* **Given request**
Answer these questions using the excerpt about Rafael Nadal's 2019 season below:
(a) How many of his 65 matches did Nadal win in 2019?
(b) At which two events did he fail to reach the semi-final?
(c) By what score did he beat Stefanos Tsitsipas at the Australian Open?

* **Excerpt**
Rafael Nadal will finish the season as the year-end no. 1 player for the fifth time in a career, defending the advantage over Novak Djokovic at the ATP Finals to become the fifth competitor with that many honors. Nadal was the most consistent player on the Tour in 2019, winning 58 out of 65 encounters and failing to reach the semi-final only in Acapulco and the last event at the ATP Finals.

The Spaniard had some unexpected losses, especially on clay where he is always the title favorite, but also some mighty impressive triumphs that boosted his confidence and carried him towards the ultimate goal. We have chosen Nadal's six most dominant performances of the season where he managed to outplay the rivals on both serve and return big time and deliver one-sided triumphs.

At the Australian Open, Rafa advanced into the 25th Major final following a brilliant 6-2, 6-4, 6-0 triumph over Stefanos Tsitsipas in an hour and 46 minutes! The 20-year-old Greek was seeking the place in the first Grand Slam final and to become the youngest player in a Major final since Novak Djokovic at the US Open 2007 but couldn't do anything against the rival who already defeated him in the final of Barcelona and Toronto last year, never finding his rhythm and finishing this great Melbourne run in the semi-final and just outside the top-10.

This was the ninth-largest age gap in the Grand Slam semi-final match in the Open era and Nadal was the dominant figure from start to finish, sailing through his service games and mounting the pressure on the other side of the net, the one that Stefanos couldn't endure.

* **Record excerpts**
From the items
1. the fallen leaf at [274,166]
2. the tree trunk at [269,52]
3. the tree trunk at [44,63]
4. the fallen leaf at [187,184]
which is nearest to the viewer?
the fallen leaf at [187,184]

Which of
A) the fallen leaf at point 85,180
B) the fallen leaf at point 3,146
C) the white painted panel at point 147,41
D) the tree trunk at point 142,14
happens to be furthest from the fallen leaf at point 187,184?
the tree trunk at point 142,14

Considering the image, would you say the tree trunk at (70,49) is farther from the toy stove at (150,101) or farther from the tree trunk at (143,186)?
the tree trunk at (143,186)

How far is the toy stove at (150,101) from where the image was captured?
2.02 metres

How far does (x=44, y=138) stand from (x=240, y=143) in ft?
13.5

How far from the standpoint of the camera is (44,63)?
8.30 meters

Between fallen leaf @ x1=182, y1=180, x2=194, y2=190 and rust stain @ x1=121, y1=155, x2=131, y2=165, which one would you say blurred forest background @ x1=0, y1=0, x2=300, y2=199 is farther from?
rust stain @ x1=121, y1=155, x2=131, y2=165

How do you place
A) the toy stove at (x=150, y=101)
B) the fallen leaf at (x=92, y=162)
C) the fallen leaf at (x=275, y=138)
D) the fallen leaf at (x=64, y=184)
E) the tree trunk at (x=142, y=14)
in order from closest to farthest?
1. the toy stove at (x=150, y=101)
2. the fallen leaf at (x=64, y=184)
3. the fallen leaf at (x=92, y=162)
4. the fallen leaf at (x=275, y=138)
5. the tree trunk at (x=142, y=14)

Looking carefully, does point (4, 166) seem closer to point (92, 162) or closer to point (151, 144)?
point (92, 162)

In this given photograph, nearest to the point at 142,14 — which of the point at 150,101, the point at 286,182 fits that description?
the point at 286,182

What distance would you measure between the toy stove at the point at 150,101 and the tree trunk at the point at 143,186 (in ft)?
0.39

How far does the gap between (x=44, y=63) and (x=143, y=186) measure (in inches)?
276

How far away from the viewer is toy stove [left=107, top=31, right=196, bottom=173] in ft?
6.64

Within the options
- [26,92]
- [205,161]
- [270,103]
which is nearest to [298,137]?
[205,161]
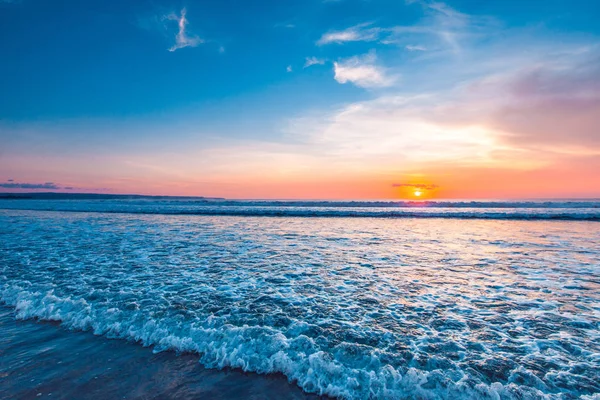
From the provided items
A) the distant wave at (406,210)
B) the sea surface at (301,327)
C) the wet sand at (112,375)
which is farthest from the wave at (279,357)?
the distant wave at (406,210)

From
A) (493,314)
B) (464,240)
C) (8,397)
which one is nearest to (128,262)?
(8,397)

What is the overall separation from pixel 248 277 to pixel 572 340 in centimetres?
730

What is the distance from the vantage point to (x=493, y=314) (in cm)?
601

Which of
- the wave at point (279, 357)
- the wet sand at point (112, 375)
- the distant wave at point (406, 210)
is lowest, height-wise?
the wet sand at point (112, 375)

* **Task answer**
(a) 58
(b) Acapulco and the ATP Finals
(c) 6-2, 6-4, 6-0